Prince of Persia – The Sands of Time

arrived through the post from ebay yesterday. It is superb. Exactly my kind of game, and with loads of features from the old game (one of my favourites of all time), all updated and made even more beautiful. It is incredibly atmospheric, and so far the gameplay has been utterly compelling. Am I more excited about this than the pervious post? Surely not.

Sourceforge

I have requested a Sourceforge project for DIYBlog, and it just struck me again how utterly fantastic Sourceforge is. What would the Free and Open Source Software world be like now without Sourceforge? A lot poorer, I reckon.

I’m desperately trying to find time to test FreeGuide for a 0.10.2 release. So far it looks like although my favourites have been imported, they are not working. In fact, when I create a new favourite it works for that run but when I restart the program they are not highlighted. Hmm.
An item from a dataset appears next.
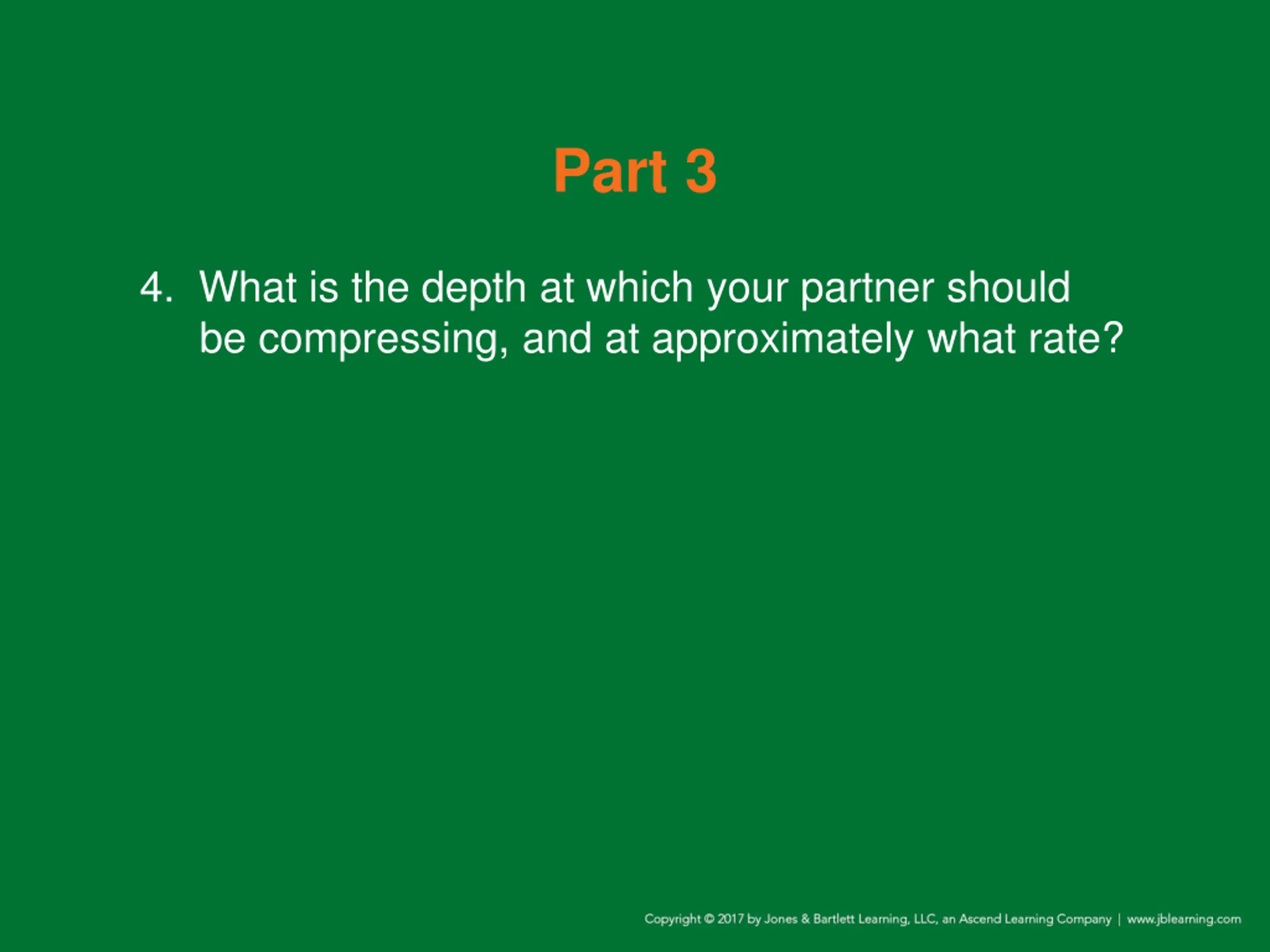 Part 3

4. What is the depth at which your partner should be compressing, and at approximately what rate?

Copyright © 2017 by Jones & Bartlett Learning, LLC, an Ascend Learning Company | www.jblearning.com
The dangers of learning to code

I was speaking to someone over the weekend who works in HR and has been enjoying making various Microsoft Access databases to do useful things for work. I warned her she might get the programming bug and then never be able to stop. Then I realised she already had it when she summed it up beautifully:

“You can make it do things.”

I love coding.

Train gaming

For my train journey, I ended up downloading a few emulators that didn’t work, and a few games that didn’t work, but what did work was the PC version of Prince of Persia, and the PC version of Cannon Fodder, both of which were very enjoyable.
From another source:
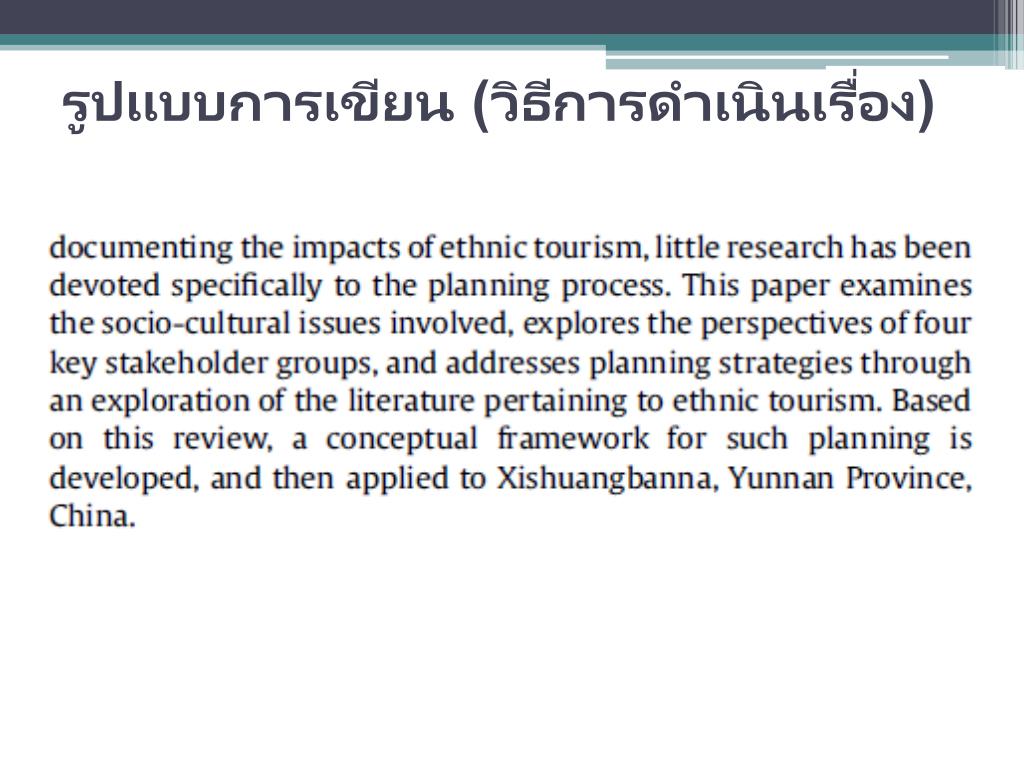 รูปแบบการเขียน (วิธีการดำเนินเรื่อง)

documenting the impacts of ethnic tourism, little research has been devoted specifically to the planning process. This paper examines the socio-cultural issues involved, explores the perspectives of four key stakeholder groups, and addresses planning strategies through an exploration of the literature pertaining to ethnic tourism. Based on this review, a conceptual framework for such planning is developed, and then applied to Xishuangbanna, Yunnan Province, China.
Especially good were some new levels someone had created for PoP – a lot harder than the original ones! It did show how much work went into creating games, even back then, though, since there were a couple of subtle bugs in the new levels that led to you getting trapped with no means of killing yourself, which means your entire game is over and you have to start again, which is quite frustrating.

I did dig out the code for my track and field game, but when it appeared all on one line with weird symbols for the carriage returns, and I contemplated the idea of fixing this (and coding generally) in notepad, I decided to go back to PoP instead.

More on the track and field game later. It’s in Python…

Constantly changing passwords

I know it’s supposed to be best practice to force users to change their passwords regularly, but how are we supposed to remember them? I wonder whether anyone has done any research into passwords becoming lower quality as people are asked to change them. It just becomes increasingly difficult to think up memorable things that are not obvious, or look for ways of fooling the computer into letting you have a similar password every month.